Anand Classes provides a comprehensive, free-downloadable PDF of NCERT Solutions for Class 12 Maths Chapter 9 – Differential Equations, Exercise 9.5 (Set-1), covering the method of solving homogeneous first-order, first-degree differential equations with detailed step-by-step explanations to help students master this topic from the latest CBSE syllabus. Click the print button to download study material and notes.

********************

Written task 1: Retype the listing from its first line through the line containing "Bussi Babyを聴いた", both included. Leave the pictures out.

Information supplied:
********************

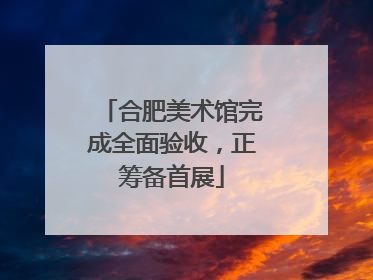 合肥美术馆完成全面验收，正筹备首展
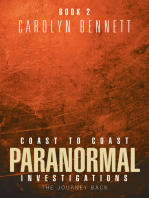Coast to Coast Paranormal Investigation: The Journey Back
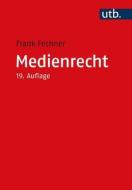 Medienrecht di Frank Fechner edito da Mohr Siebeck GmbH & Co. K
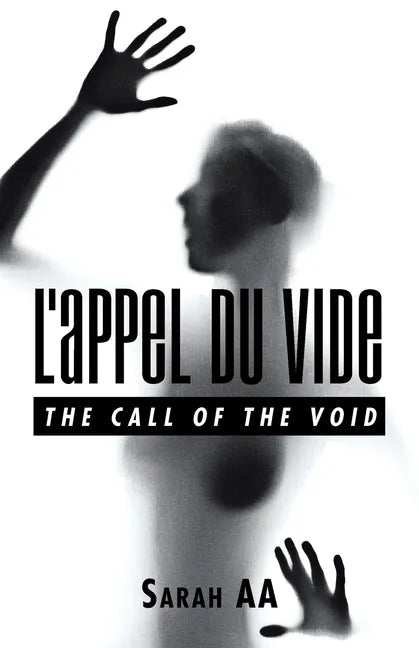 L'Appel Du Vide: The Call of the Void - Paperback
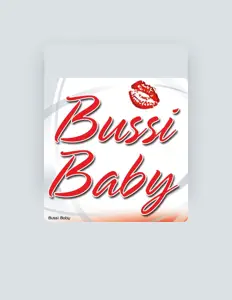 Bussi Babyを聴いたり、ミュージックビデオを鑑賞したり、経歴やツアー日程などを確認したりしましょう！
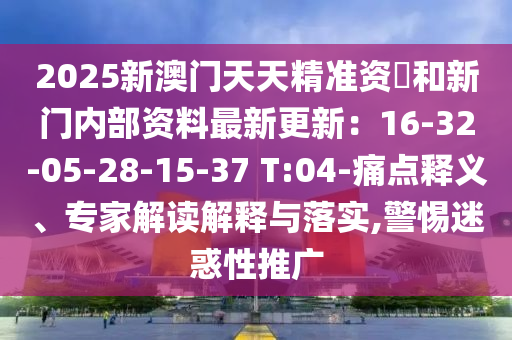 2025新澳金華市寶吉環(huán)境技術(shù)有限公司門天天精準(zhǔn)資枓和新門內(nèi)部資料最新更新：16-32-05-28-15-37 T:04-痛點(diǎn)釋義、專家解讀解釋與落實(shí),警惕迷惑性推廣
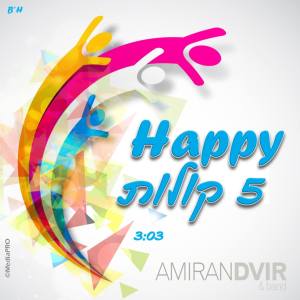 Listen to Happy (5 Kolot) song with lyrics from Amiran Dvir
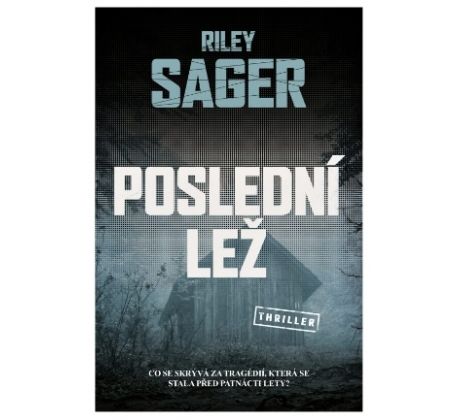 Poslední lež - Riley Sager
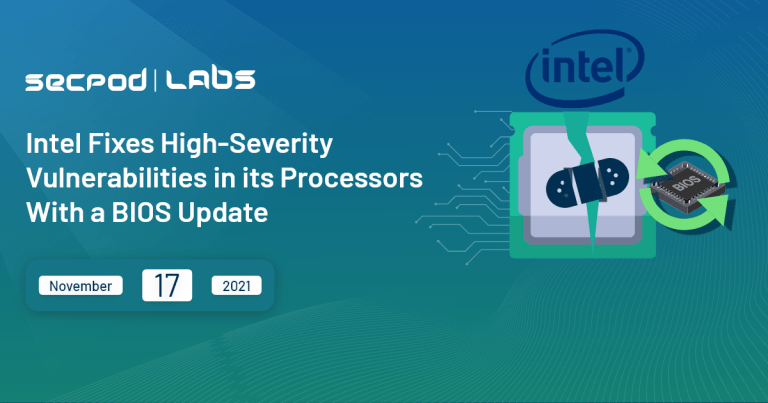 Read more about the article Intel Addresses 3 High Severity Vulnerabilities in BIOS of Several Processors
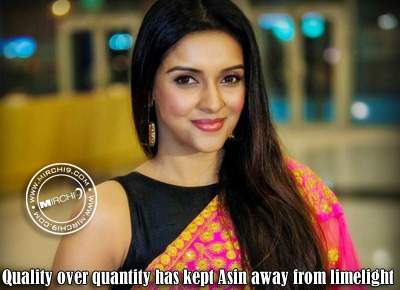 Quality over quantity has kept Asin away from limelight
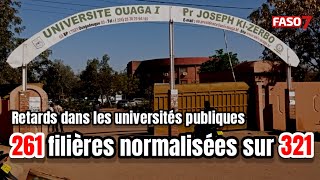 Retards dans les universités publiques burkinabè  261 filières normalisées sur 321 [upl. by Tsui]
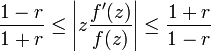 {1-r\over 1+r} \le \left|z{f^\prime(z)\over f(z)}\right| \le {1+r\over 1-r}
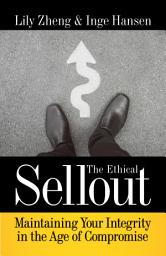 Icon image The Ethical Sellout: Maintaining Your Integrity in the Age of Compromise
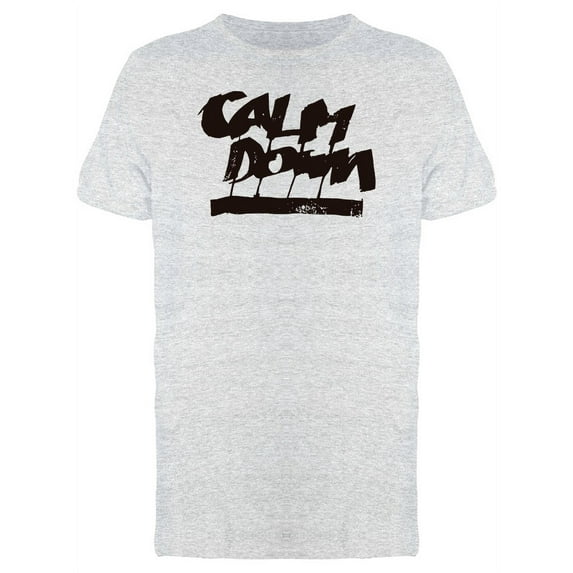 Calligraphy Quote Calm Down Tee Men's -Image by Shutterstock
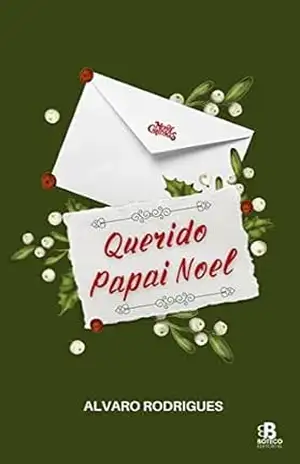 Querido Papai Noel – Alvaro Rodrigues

********************

Written task 2: In the NCERT solutions description, starting at "Anand Classes provides" and ending at "material and notes.", switch "homogeneous" to "linear" and give the passage again.

Answer 1:
 合肥美术馆完成全面验收，正筹备首展
Coast to Coast Paranormal Investigation: The Journey Back
 Medienrecht di Frank Fechner edito da Mohr Siebeck GmbH & Co. K
 L'Appel Du Vide: The Call of the Void - Paperback
 Bussi Babyを聴いたり、ミュージックビデオを鑑賞したり、経歴やツアー日程などを確認したりしましょう！

Answer 2:
Anand Classes provides a comprehensive, free-downloadable PDF of NCERT Solutions for Class 12 Maths Chapter 9 – Differential Equations, Exercise 9.5 (Set-1), covering the method of solving linear first-order, first-degree differential equations with detailed step-by-step explanations to help students master this topic from the latest CBSE syllabus. Click the print button to download study material and notes.